● **EXERCISE DETAILS**
Return all of the rows below word for word, leaving out the pictures.

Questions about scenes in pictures
—————
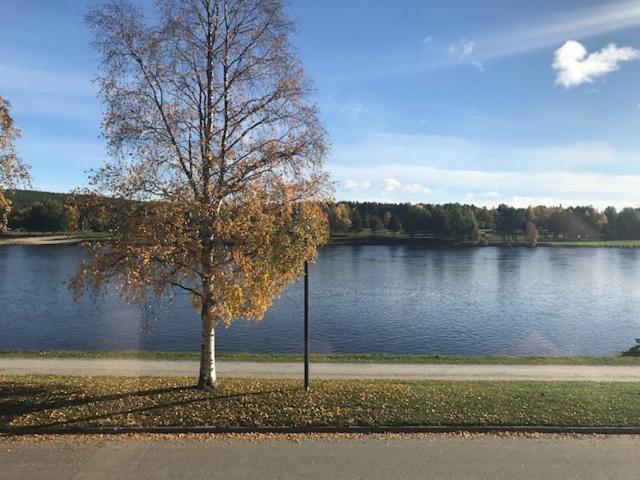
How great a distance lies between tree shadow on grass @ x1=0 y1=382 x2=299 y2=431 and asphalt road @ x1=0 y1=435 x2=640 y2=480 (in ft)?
2.89

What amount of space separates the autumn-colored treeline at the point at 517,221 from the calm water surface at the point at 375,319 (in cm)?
9178

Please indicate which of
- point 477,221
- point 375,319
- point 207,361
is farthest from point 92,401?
point 477,221

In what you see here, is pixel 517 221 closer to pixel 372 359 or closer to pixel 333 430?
pixel 372 359

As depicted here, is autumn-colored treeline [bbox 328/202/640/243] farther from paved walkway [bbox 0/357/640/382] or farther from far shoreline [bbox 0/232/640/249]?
paved walkway [bbox 0/357/640/382]

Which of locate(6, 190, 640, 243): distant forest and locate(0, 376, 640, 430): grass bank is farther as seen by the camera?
locate(6, 190, 640, 243): distant forest

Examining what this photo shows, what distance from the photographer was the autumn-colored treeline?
5851 inches

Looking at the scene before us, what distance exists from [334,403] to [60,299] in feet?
113

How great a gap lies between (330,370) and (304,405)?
20.1 feet

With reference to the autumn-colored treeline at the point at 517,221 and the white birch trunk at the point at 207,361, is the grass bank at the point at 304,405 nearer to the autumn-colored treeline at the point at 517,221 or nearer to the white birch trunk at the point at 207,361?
the white birch trunk at the point at 207,361

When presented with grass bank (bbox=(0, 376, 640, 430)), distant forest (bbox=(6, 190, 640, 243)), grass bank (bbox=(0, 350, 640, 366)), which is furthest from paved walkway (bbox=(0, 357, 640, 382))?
distant forest (bbox=(6, 190, 640, 243))

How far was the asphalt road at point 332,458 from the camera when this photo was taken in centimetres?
852

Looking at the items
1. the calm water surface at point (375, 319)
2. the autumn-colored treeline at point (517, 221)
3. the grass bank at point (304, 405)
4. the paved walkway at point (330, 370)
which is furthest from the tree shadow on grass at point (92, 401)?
the autumn-colored treeline at point (517, 221)

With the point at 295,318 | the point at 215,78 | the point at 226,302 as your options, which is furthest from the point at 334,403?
the point at 295,318

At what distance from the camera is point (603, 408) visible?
11.7 meters
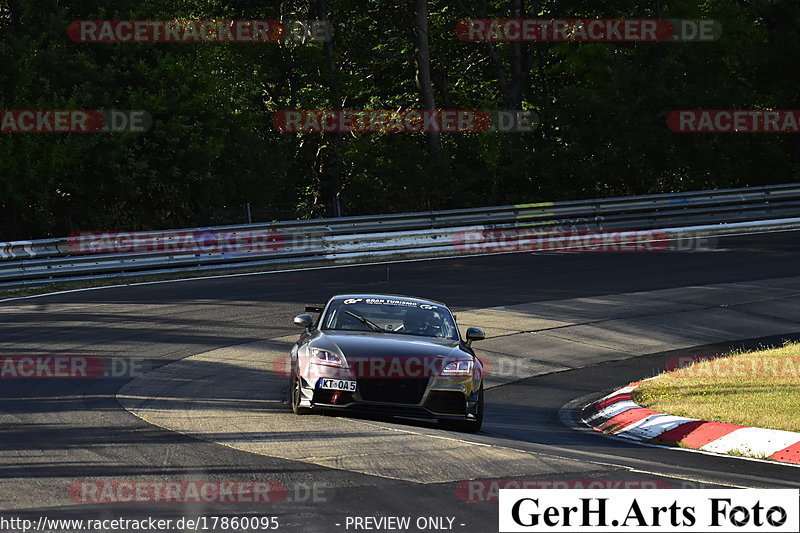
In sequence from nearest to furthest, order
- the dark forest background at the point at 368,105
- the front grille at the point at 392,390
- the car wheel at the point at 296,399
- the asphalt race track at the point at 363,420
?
—————
● **CORRECT RESPONSE**
How great a distance lies between tree shadow on grass @ x1=0 y1=382 x2=299 y2=431 and asphalt road @ x1=0 y1=435 x2=640 y2=480 (in ft)?
2.89

What amount of space separates the autumn-colored treeline at the point at 517,221 from the calm water surface at the point at 375,319 (in cm)?
9178

Please indicate which of
- point 477,221
- point 375,319
- point 207,361
is farthest from point 92,401?
point 477,221

In what you see here, is pixel 517 221 closer to pixel 372 359 or closer to pixel 333 430?
pixel 372 359

As depicted here, is autumn-colored treeline [bbox 328/202/640/243] farther from paved walkway [bbox 0/357/640/382] or farther from far shoreline [bbox 0/232/640/249]?
paved walkway [bbox 0/357/640/382]

Which of locate(6, 190, 640, 243): distant forest and locate(0, 376, 640, 430): grass bank is farther as seen by the camera?
locate(6, 190, 640, 243): distant forest

Examining what this photo shows, what distance from the photographer was the autumn-colored treeline?
5851 inches

Looking at the scene before us, what distance exists from [334,403] to [60,299] in feet?
113

How great a gap lies between (330,370) and (304,405)?
20.1 feet

With reference to the autumn-colored treeline at the point at 517,221 and the white birch trunk at the point at 207,361, is the grass bank at the point at 304,405 nearer to the autumn-colored treeline at the point at 517,221 or nearer to the white birch trunk at the point at 207,361?
the white birch trunk at the point at 207,361

When presented with grass bank (bbox=(0, 376, 640, 430)), distant forest (bbox=(6, 190, 640, 243)), grass bank (bbox=(0, 350, 640, 366)), which is furthest from paved walkway (bbox=(0, 357, 640, 382))?
distant forest (bbox=(6, 190, 640, 243))

How far was the asphalt road at point 332,458 from the camera when this photo was taken in centimetres?
852

Looking at the items
1. the calm water surface at point (375, 319)
2. the autumn-colored treeline at point (517, 221)
3. the grass bank at point (304, 405)
4. the paved walkway at point (330, 370)
which is furthest from the tree shadow on grass at point (92, 401)?
the autumn-colored treeline at point (517, 221)

With the point at 295,318 | the point at 215,78 | the point at 226,302 as your options, which is furthest from the point at 334,403?
the point at 295,318

At what distance from the camera is point (603, 408) visible?
11.7 meters
In sequence from nearest to furthest, order
- the dark forest background at the point at 368,105
- the front grille at the point at 392,390
- the car wheel at the point at 296,399
- the asphalt race track at the point at 363,420
?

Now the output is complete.